OpenSearchEmbeddingRetriever:
type: haystack_integrations.components.retrievers.opensearch.embedding_retriever.OpenSearchEmbeddingRetriever
init_parameters:
filters:
top_k: 10
filter_policy: replace
custom_query:
raise_on_failure: true
efficient_filtering: true
document_store:
type: haystack_integrations.document_stores.opensearch.document_store.OpenSearchDocumentStore
init_parameters:
hosts:
index: Standard-Index-English
max_chunk_bytes: 104857600
embedding_dim: 768
return_embedding: false
method:
mappings:
settings:
create_index: true
http_auth:
use_ssl:
verify_certs:
timeout:
DeepsetNvidiaTextEmbedder:
type: deepset_cloud_custom_nodes.embedders.nvidia.text_embedder.DeepsetNvidiaTextEmbedder
init_parameters:
model: intfloat/multilingual-e5-base
prefix: ''
suffix: ''
truncate:
normalize_embeddings: true
timeout:
backend_kwargs:
DeepsetAnswerBuilder:
type: deepset_cloud_custom_nodes.augmenters.deepset_answer_builder.DeepsetAnswerBuilder
init_parameters:
pattern:
reference_pattern:
extract_xml_tags:

connections:
- sender: document_to_image.image_contents
receiver: prompt_builder.images
- sender: prompt_builder.prompt
receiver: generator.prompt
- sender: OpenSearchEmbeddingRetriever.documents
receiver: document_to_image.documents

- sender: DeepsetNvidiaTextEmbedder.embedding
receiver: OpenSearchEmbeddingRetriever.query_embedding
- sender: generator.replies
receiver: DeepsetAnswerBuilder.replies

inputs:
query:
- prompt_builder.question
- DeepsetNvidiaTextEmbedder.text
- DeepsetAnswerBuilder.query

outputs:
answers: DeepsetAnswerBuilder.answers

max_runs_per_component: 100

metadata: {}

Parameters

Inputs

ParameterTypeDefaultDescription
documentsList[Document]List of documents to extract images from with metadata containing file paths to image or PDF files.

Outputs

ParameterTypeDefaultDescription
image_contentsList[Optional[ImageContent]]A list of ImageContent objects extracted from the documents, or None for documents that couldn't be processed.

Init Parameters

These are the parameters you can configure in Pipeline Builder:

ParameterTypeDefaultDescription
file_path_meta_fieldstrfile_pathThe metadata field in the Document that contains the file path to the image or PDF.
root_pathOptional[str]NoneThe root directory path where document files are located.
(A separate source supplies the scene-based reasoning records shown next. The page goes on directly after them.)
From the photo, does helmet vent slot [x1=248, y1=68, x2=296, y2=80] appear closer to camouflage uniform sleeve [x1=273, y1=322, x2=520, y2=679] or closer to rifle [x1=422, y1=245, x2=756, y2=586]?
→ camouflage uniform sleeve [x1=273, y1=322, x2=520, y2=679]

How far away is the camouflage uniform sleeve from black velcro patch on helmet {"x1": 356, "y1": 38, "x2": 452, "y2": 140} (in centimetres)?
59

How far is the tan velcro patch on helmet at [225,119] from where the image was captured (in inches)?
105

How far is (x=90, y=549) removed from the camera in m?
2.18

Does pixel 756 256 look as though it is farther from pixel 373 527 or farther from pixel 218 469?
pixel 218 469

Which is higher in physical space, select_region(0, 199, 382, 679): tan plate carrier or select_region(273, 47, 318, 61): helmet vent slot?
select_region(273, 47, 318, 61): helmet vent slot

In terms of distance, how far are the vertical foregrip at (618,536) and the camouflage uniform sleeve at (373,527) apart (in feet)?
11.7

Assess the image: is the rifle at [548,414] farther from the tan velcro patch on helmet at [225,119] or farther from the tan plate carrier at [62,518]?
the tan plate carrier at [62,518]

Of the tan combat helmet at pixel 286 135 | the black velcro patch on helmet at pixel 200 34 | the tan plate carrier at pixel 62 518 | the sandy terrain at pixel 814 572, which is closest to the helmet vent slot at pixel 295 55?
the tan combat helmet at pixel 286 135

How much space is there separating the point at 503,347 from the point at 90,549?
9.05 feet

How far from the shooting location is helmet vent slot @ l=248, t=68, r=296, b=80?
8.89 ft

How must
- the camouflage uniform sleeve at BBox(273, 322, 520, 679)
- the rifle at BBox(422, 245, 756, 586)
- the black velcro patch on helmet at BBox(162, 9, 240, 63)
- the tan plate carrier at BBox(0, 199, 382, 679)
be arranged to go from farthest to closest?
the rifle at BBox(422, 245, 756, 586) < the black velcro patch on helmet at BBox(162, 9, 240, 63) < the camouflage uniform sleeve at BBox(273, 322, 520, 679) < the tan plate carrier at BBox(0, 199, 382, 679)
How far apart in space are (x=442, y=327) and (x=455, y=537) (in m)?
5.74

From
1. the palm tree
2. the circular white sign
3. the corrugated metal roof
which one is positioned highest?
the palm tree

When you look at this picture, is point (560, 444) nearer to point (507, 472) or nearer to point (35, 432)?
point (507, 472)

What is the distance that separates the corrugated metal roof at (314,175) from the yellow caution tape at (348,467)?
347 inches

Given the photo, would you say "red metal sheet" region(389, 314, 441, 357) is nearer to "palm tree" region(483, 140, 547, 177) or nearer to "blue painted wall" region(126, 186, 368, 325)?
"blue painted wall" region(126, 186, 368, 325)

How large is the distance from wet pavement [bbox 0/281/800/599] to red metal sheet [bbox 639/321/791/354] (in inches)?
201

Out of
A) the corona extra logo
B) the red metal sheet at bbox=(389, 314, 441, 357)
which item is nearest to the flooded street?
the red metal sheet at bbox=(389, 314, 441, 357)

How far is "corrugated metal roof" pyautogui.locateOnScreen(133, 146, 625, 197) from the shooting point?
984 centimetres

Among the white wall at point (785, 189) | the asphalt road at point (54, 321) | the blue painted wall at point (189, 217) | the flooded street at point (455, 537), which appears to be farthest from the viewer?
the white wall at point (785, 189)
If provided, file paths in document metadata will be resolved relative to this path. If None, file paths are treated as absolute paths.
detailOptional[Literal]NoneOptional detail level of the image (only supported by OpenAI). Can be "auto", "high", or "low". This will be passed to the created ImageContent objects.
sizeOptional[Tuple[int, int]]NoneIf provided, resizes the image to fit within the specified dimensions (width, height) while maintaining aspect ratio. This reduces file size, memory usage, and processing time.

Run Method Parameters

These are the parameters you can configure for the component's run() method. This means you can pass these parameters at query time through the API, in Playground, or when running a job. For details, see Modify Pipeline Parameters at Query Time.

ParameterTypeDefaultDescription
documentsList[Document]List of documents with metadata containing file paths to image or PDF files.